I also found out that a friend of ours from the Ronald McDonald's House had lost her son today.  His battle with cancer had ended.  How sad that is.  I just could not imagine.  I have my daughter still to hold and hug and interact with.  She does not.  I need to be thankful, even when we are walking in that valley.  Even when I don't understand.  Even when I don't agree with God's plans.  I need to be thankful and I need to embrace the moments that we do have.

My friend surprised me with lunch today.  We had a great afternoon.  Just before she arrived at my house, the doctor had called and said they would like to do the full blood work up.  They would like to look for Celiac's Disease, Thyroid, Leukemia, make sure the heart function is good, a complete lites work up to make sure that those are all in balance.  They want to make sure that they are not missing anything.

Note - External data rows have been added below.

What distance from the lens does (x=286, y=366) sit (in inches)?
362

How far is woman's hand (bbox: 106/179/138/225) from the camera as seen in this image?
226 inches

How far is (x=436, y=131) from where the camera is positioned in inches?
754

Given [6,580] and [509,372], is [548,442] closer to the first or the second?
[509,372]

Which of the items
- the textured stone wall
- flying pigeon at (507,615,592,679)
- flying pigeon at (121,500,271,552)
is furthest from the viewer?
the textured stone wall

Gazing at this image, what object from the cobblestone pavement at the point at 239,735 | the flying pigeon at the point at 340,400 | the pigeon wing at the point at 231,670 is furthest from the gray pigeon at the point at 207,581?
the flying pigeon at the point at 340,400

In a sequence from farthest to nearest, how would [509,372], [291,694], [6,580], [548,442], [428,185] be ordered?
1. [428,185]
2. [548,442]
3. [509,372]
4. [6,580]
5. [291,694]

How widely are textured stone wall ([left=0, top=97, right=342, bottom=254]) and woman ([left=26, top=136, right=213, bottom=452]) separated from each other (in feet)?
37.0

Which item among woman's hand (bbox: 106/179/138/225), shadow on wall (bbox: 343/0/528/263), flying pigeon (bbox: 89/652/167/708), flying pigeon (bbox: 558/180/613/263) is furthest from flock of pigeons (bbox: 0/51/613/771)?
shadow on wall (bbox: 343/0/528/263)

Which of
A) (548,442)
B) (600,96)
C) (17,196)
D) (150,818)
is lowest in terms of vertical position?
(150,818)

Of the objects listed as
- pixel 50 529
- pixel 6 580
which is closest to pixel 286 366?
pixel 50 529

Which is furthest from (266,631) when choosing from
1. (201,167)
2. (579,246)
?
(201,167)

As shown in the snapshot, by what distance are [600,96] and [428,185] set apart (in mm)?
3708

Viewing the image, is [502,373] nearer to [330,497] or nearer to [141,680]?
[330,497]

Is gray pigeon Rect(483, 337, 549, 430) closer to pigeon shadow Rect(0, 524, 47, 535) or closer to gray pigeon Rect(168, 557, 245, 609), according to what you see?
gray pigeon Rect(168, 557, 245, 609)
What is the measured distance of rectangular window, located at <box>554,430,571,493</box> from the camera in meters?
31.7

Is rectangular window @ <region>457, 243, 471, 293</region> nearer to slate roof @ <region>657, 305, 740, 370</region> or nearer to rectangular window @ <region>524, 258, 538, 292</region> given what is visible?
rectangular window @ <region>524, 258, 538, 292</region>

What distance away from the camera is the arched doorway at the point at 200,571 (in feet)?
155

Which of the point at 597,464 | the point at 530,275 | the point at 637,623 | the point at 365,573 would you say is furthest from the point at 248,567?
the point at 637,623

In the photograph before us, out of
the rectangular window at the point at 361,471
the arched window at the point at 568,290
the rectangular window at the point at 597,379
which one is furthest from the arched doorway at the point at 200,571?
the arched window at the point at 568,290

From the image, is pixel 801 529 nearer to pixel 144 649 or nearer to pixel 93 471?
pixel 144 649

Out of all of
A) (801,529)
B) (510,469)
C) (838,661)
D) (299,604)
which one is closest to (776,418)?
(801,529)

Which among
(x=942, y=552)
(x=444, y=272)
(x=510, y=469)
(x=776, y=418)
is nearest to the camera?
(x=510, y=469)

FINALLY a doctor is hearing us.  We were just asking the wrong doctor.  I really thought that this was more of our GI doctors responsibility.  However, all he wants to do is her to use the tube.  I want to tell him..."Get it through your head buddy, we will use the tube if we HAVE to, but as long as she has oral skills, it is in her best interest to use those.  Why don't we look at why else she might not be gaining weight and not take the easy road."  Ugh.  I am so thankful for our doctor.  He rocks and so does his staff.  He listens and he cares.  He wants to make sure he looks at Lydia for Lydia.  That is so important.  She is not a diagnosis and she WILL NOT follow what the text book says or even another patient for that matter.  Look at Lydia, listen to her mom who NEVER leaves her side.  I promise I will play nicely on a team with you!

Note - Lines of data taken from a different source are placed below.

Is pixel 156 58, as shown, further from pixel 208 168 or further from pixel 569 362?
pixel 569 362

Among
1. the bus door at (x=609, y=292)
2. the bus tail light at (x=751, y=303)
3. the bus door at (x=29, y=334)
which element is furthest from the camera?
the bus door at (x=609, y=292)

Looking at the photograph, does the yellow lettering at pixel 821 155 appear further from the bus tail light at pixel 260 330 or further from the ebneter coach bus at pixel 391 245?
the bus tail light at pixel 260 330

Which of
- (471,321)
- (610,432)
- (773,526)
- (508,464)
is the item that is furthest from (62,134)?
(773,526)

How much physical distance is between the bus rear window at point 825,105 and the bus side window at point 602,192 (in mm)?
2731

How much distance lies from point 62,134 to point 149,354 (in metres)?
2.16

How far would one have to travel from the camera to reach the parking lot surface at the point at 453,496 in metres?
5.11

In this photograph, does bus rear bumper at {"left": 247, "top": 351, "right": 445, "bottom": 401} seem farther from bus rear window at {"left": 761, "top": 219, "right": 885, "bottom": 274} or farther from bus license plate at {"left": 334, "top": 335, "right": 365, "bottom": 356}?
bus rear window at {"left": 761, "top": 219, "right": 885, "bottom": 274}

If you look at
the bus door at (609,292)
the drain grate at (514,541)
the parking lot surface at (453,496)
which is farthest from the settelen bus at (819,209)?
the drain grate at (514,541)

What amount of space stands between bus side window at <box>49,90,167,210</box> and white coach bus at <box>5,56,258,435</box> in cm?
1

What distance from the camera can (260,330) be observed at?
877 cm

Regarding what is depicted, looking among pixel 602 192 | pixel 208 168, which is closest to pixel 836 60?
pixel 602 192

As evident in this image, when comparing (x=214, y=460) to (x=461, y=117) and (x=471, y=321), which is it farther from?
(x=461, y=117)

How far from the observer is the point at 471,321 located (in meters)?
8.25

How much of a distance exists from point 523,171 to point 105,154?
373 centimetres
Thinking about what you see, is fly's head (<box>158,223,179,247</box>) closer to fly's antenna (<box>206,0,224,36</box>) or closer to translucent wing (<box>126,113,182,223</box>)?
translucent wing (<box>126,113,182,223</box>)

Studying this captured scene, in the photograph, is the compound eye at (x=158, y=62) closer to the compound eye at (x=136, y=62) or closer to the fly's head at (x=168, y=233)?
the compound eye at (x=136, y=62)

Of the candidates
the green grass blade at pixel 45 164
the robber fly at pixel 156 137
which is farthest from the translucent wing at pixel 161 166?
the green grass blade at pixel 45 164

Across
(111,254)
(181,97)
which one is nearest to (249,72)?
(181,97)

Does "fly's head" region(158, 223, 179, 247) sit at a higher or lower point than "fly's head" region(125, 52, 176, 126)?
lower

So we went in for the blood work.  I have a list of names who can draw her blood and who cannot.  I found another name as to who cannot draw her blood.  Really, please don't show ego to me!  But my rule is three pokes and you are done.  The first one was success, but due to all of the labs they needed a lot of blood.  The vein ended up rolling before they could get all of the blood needed.  Then another lady tried and she just was fishing for a vein.  Don't you realize how painful that is.  Ugh...I really think she just wanted to poke my daughter to get her to scream since she did not make a peep the first time she was poked.  They called in our favorite lady.  She was less than pleased with what had gone on...but quickly she got the blood and we were on our way.

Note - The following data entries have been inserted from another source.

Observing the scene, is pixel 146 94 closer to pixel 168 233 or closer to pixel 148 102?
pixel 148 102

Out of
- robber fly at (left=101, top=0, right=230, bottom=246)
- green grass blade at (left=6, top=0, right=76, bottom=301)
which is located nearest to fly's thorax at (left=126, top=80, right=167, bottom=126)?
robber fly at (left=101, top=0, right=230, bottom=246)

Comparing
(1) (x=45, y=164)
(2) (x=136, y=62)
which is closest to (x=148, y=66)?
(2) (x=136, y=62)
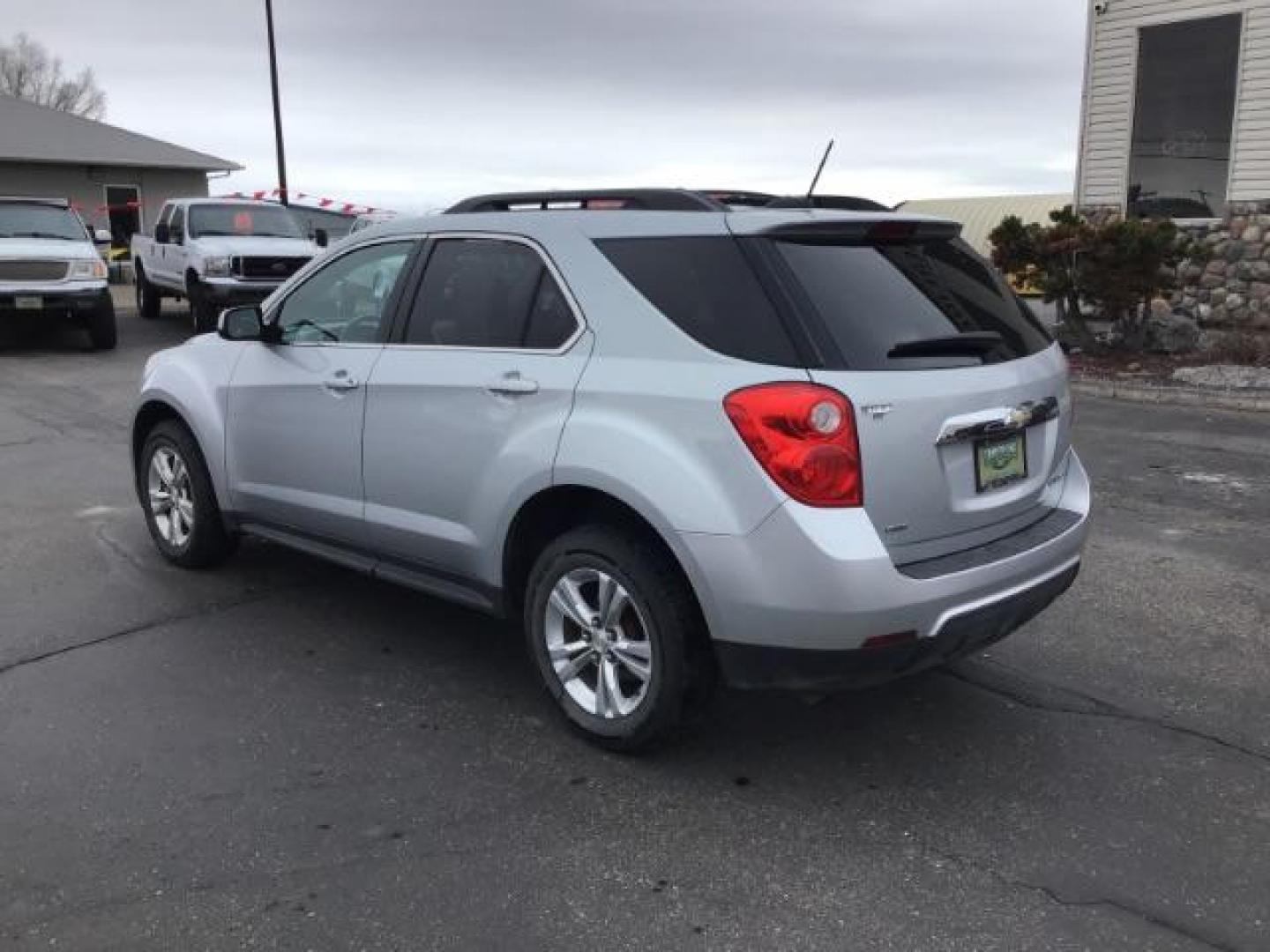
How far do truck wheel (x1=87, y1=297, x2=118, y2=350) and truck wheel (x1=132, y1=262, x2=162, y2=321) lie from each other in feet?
11.8

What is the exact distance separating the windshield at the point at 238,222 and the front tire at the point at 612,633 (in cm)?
1405

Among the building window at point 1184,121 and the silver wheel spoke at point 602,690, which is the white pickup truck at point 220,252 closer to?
the building window at point 1184,121

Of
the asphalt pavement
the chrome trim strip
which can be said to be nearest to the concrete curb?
the asphalt pavement

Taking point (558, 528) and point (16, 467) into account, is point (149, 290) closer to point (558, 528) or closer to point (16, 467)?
point (16, 467)

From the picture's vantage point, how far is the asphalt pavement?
2.93 meters

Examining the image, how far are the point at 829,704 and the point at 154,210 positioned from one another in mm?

They told us the results for most of the tests should be back today.  They will only call if one of the labs comes back abnormally.  I am assuming all of the labs are just fine since I did not hear anything.  Well, that is what I am telling myself at least!  I am thankful for the past 14 months, I have become a lot more patient and I have learned that expecting the worse in these cases is not a good thing.  So while I prepare myself, I can anxiously wait!

She looks so good to me.  She is tiny, but she has rolls in her knees and her hands.  She did have a great length growth...so that is good!  I just want to make sure that we are on the right track.

Exhausted, yes.  Some days are better than others.  Some days you just feel like really?  But, every day is worth it, no matter what.  It is another day to live for God, another day to enjoy all of His blessings.  The highs are high and the lows are low.  At any time it can change.  I have never experienced anything like it.  I think because there is so much associated with everything that happens.  With Lydia it is not just her being sick, it is who should we call, have we included all of the specialties that should be included, where should we go, can Fond du Lac handle her or should we just go to Children's?  There are so many questions.  Often times I just feel so alone.  I just don't know who to call or what to do.  We are pushing harder to have our pediatrician primarily care for her.  It is easier for us and he does a great job.  But until thing, we will have to keep fighting through.

Good thing her smile can always melt my heart.  She just has a way about her.  Even in the roughest of storms, when I can see her smile, things will be just fine.  After all, she is the enduring the pain and the tests and the surgeries and she always comes out smiling.  So inspiring to me!  I am the blessed one.